In the end, "Lateline" is a half-hour of entertaining TV. And there's little enough of that available on any channel.
"Sometimes the words 'satire' or 'spoof' or 'parody' are used about our show, but it's an ensemble comedy -- an office comedy," Markus said. "And every week we write it to tell stories that way. And the other things we hope are just the spices, as Al said earlier."
LIDDY ON "LATELINE": One of the real-life guests who turn up on an upcoming episode of "Lateline" is convicted Watergate felon and right-wing radio talk-show host G. Gordon Liddy -- in a debate about gun control, no less.
(In the episode, Al and Raji go undercover to buy an illegal gun.)

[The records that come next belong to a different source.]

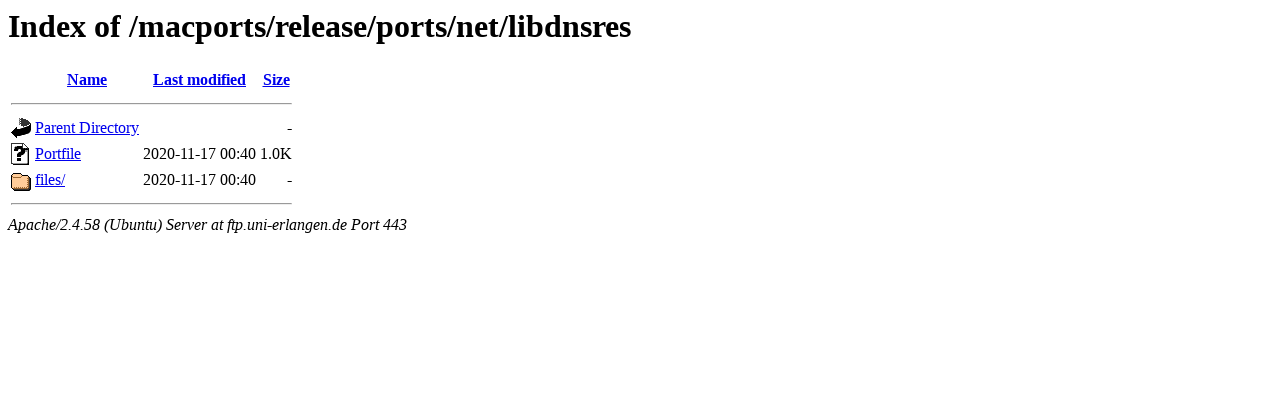

--- FILE ---
content_type: text/html;charset=UTF-8
request_url: https://ftp.uni-erlangen.de/macports/release/ports/net/libdnsres/
body_size: 500
content:
<!DOCTYPE HTML PUBLIC "-//W3C//DTD HTML 3.2 Final//EN">
<html>
 <head>
  <title>Index of /macports/release/ports/net/libdnsres</title>
 </head>
 <body>
<h1>Index of /macports/release/ports/net/libdnsres</h1>
  <table>
   <tr><th valign="top"><img src="/icons/blank.gif" alt="[ICO]"></th><th><a href="?C=N;O=D">Name</a></th><th><a href="?C=M;O=A">Last modified</a></th><th><a href="?C=S;O=A">Size</a></th></tr>
   <tr><th colspan="4"><hr></th></tr>
<tr><td valign="top"><a href="/macports/release/ports/net/"><img src="/icons/back.gif" alt="[PARENTDIR]"></a></td><td><a href="/macports/release/ports/net/">Parent Directory</a></td><td>&nbsp;</td><td align="right">  - </td></tr>
<tr><td valign="top"><a href="Portfile"><img src="/icons/unknown.gif" alt="[   ]"></a></td><td><a href="Portfile">Portfile</a></td><td align="right">2020-11-17 00:40  </td><td align="right">1.0K</td></tr>
<tr><td valign="top"><a href="files/"><img src="/icons/folder.gif" alt="[DIR]"></a></td><td><a href="files/">files/</a></td><td align="right">2020-11-17 00:40  </td><td align="right">  - </td></tr>
   <tr><th colspan="4"><hr></th></tr>
</table>
<address>Apache/2.4.58 (Ubuntu) Server at ftp.uni-erlangen.de Port 443</address>
</body></html>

"We had a lot of debate while we were writing the script to make sure that we didn't come out on one side of the issue," Markus said. "Since G. Gordon Liddy is in the episode, we wanted to really balance the show."
But when Liddy reported to the set, he asked for a conference with the producers.
"G. Gordon Liddy said, 'Guys, I have a problem or two with the script,' " Markus said. "And I just thought, 'We're going to lose G. Gordon Liddy.' "
Didn't happen, however.
"We went into Al's dressing room and G -- we call him G -- he sat down and he said, 'You know, there are several instances in the script where you misidentified your weapons,' " Markus said. "And that was his big note!
"That made me feel great because he was comfortable with everything else. I mean, we want everybody from both sides of the aisle to be comfortable on the show."